→ HOW TO COMPLETE THIS TASK:
Omit the pictures and return exactly the stretch of the material below from the line with "Toronto Granites - 1921–22" through the line with "BERILIO 4 Be".

→ STORED DATA:
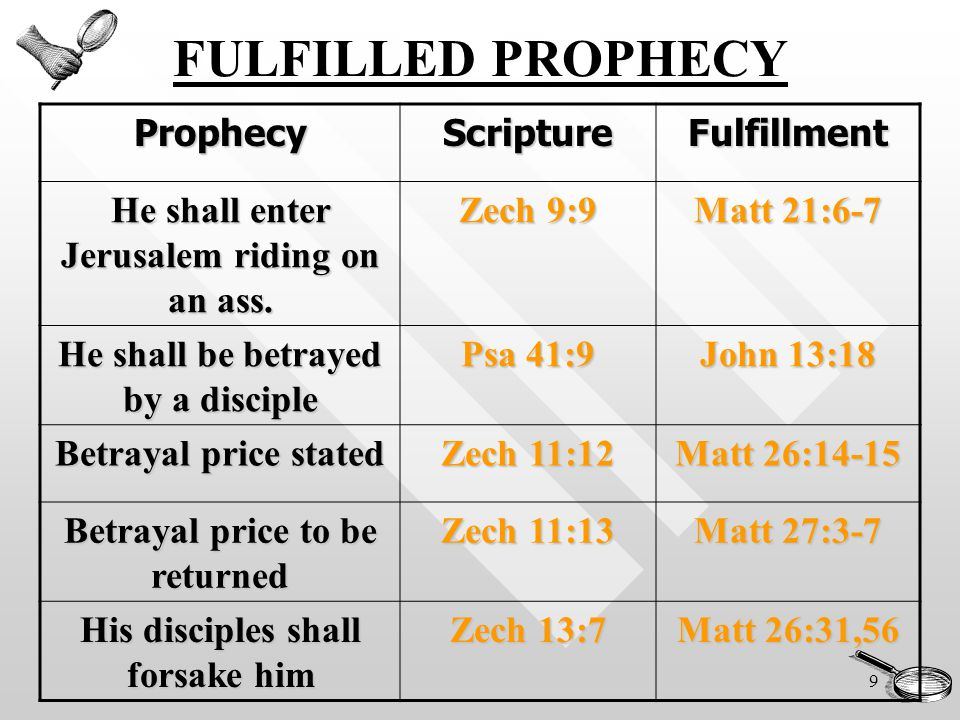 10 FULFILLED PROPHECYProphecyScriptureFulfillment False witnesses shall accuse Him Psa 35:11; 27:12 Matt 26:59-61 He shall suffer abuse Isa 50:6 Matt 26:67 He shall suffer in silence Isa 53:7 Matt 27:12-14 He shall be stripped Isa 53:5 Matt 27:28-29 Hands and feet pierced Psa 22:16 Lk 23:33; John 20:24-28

...

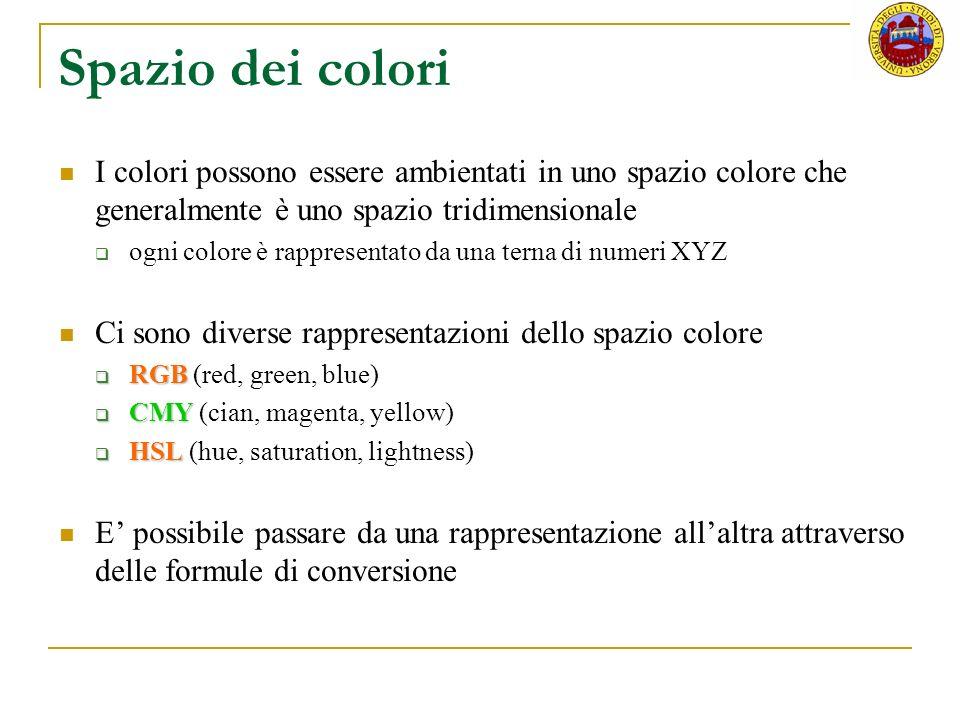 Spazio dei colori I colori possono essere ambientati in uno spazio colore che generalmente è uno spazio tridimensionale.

...

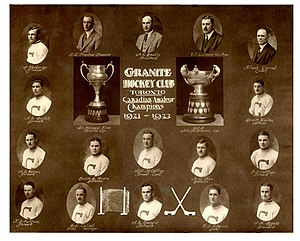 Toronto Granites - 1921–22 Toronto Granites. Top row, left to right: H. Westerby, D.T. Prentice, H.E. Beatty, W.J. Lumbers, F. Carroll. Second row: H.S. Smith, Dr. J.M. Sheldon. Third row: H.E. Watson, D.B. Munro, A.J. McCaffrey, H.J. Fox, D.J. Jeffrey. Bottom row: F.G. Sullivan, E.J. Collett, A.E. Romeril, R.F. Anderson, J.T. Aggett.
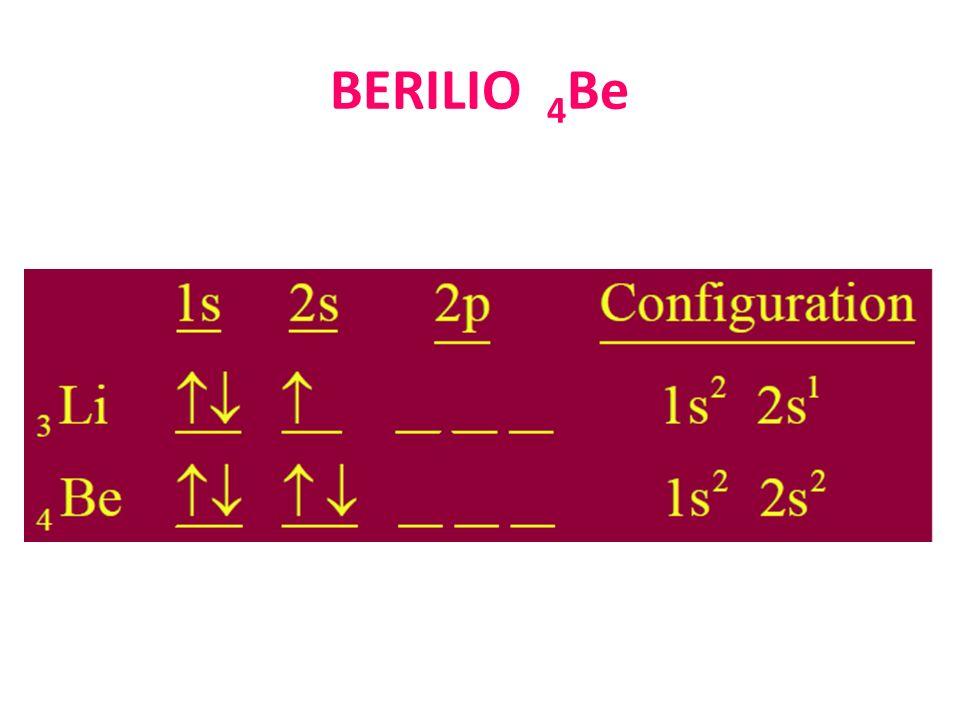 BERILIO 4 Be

→ REPLY:
 Toronto Granites - 1921–22 Toronto Granites. Top row, left to right: H. Westerby, D.T. Prentice, H.E. Beatty, W.J. Lumbers, F. Carroll. Second row: H.S. Smith, Dr. J.M. Sheldon. Third row: H.E. Watson, D.B. Munro, A.J. McCaffrey, H.J. Fox, D.J. Jeffrey. Bottom row: F.G. Sullivan, E.J. Collett, A.E. Romeril, R.F. Anderson, J.T. Aggett.
 BERILIO 4 Be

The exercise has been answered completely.